▶ Provided material:
※
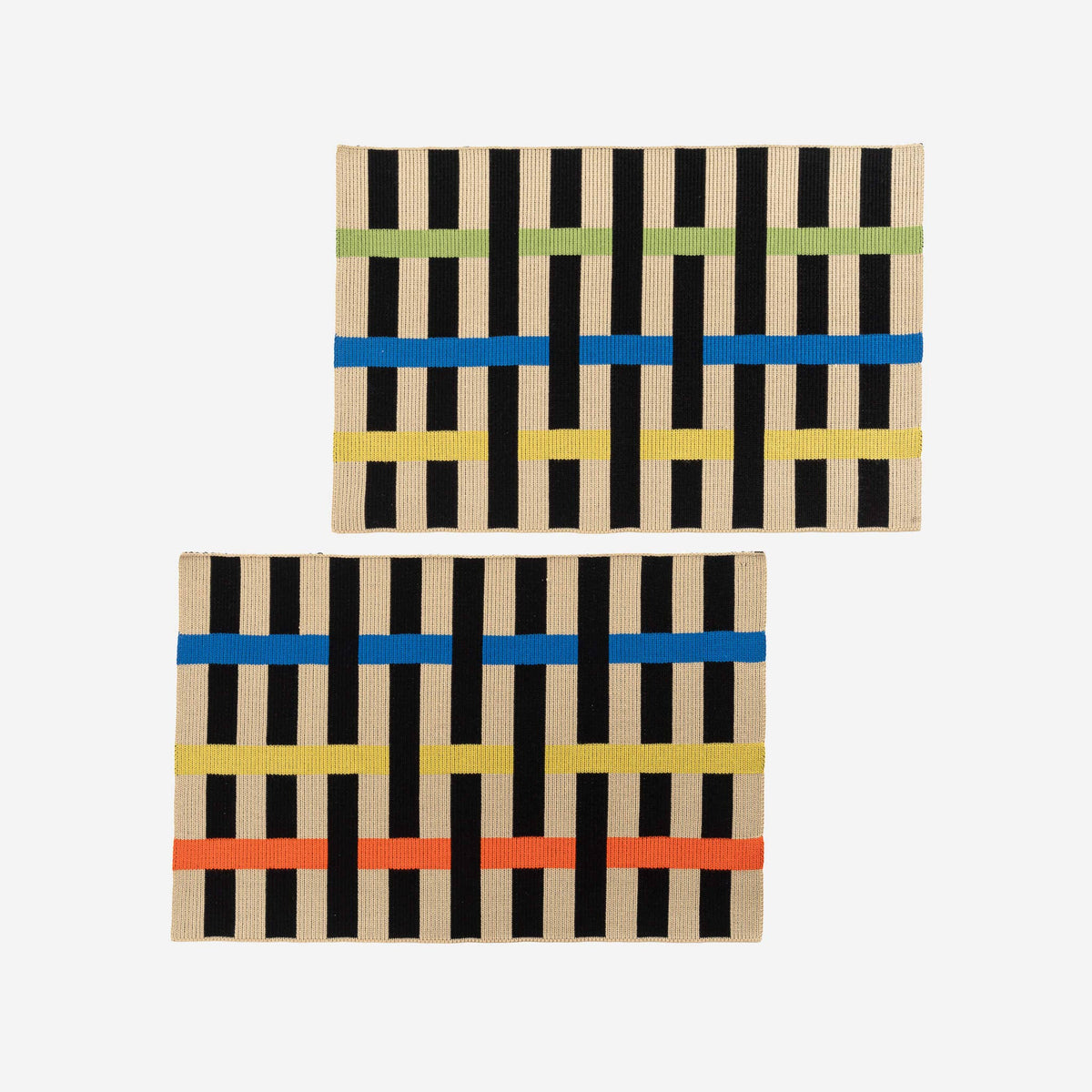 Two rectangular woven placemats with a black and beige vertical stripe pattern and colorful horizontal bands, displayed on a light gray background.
※
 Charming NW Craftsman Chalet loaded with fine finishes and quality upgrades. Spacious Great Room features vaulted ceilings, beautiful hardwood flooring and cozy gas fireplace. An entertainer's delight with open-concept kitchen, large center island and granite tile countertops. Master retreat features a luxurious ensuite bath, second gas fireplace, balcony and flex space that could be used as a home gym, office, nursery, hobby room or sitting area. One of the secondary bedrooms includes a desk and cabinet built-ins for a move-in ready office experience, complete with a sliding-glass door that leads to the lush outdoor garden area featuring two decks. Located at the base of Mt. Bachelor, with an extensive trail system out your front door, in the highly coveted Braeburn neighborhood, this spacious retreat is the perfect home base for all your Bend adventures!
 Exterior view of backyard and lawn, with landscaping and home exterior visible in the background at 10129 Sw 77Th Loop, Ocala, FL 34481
※
▶ Task statement:
Could you restate word for word the lines above, from the one that contains "Charming NW Craftsman" through the one that contains "Exterior view of", and no others?

▶ Exercise solution:
 Charming NW Craftsman Chalet loaded with fine finishes and quality upgrades. Spacious Great Room features vaulted ceilings, beautiful hardwood flooring and cozy gas fireplace. An entertainer's delight with open-concept kitchen, large center island and granite tile countertops. Master retreat features a luxurious ensuite bath, second gas fireplace, balcony and flex space that could be used as a home gym, office, nursery, hobby room or sitting area. One of the secondary bedrooms includes a desk and cabinet built-ins for a move-in ready office experience, complete with a sliding-glass door that leads to the lush outdoor garden area featuring two decks. Located at the base of Mt. Bachelor, with an extensive trail system out your front door, in the highly coveted Braeburn neighborhood, this spacious retreat is the perfect home base for all your Bend adventures!
 Exterior view of backyard and lawn, with landscaping and home exterior visible in the background at 10129 Sw 77Th Loop, Ocala, FL 34481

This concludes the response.